Spatial question entries:
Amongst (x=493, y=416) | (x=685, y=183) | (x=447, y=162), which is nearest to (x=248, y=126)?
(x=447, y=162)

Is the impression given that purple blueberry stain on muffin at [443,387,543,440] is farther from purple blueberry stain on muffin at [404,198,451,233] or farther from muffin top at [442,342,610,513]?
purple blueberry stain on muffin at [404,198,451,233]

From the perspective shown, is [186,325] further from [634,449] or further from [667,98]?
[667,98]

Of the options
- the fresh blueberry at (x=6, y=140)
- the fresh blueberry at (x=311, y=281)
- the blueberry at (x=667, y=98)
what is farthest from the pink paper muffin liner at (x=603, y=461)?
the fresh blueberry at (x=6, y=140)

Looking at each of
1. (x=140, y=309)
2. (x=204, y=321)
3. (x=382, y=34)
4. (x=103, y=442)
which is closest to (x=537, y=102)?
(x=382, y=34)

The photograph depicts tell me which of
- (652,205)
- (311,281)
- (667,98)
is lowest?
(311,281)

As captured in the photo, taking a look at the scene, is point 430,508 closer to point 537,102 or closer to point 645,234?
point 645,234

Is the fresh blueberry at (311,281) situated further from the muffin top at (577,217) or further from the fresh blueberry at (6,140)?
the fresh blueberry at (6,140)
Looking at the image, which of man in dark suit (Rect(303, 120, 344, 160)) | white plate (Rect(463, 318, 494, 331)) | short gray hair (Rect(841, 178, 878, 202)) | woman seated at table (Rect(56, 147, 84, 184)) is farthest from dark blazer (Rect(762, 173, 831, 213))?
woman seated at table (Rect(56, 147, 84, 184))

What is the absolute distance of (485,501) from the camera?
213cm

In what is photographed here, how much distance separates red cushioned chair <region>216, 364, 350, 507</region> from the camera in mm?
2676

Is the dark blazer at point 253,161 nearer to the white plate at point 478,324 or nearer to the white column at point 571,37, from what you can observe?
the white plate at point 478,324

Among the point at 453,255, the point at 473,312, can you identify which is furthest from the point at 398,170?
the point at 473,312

### [To be done]
Lay out the items from the line containing "What is the" through the end of the items as a two-column CSV with the columns item_text and answer. Give one row per item, with its text and its answer each in a single quoted field and line breaks replaced by spaces.

### [Full solution]
item_text,answer
"What is the absolute distance of (485,501) from the camera?","213cm"
"In what is photographed here, how much distance separates red cushioned chair <region>216, 364, 350, 507</region> from the camera in mm?","2676"
"Is the dark blazer at point 253,161 nearer to the white plate at point 478,324 or nearer to the white column at point 571,37, from what you can observe?","the white plate at point 478,324"
"Among the point at 453,255, the point at 473,312, can you identify which is furthest from the point at 398,170?","the point at 473,312"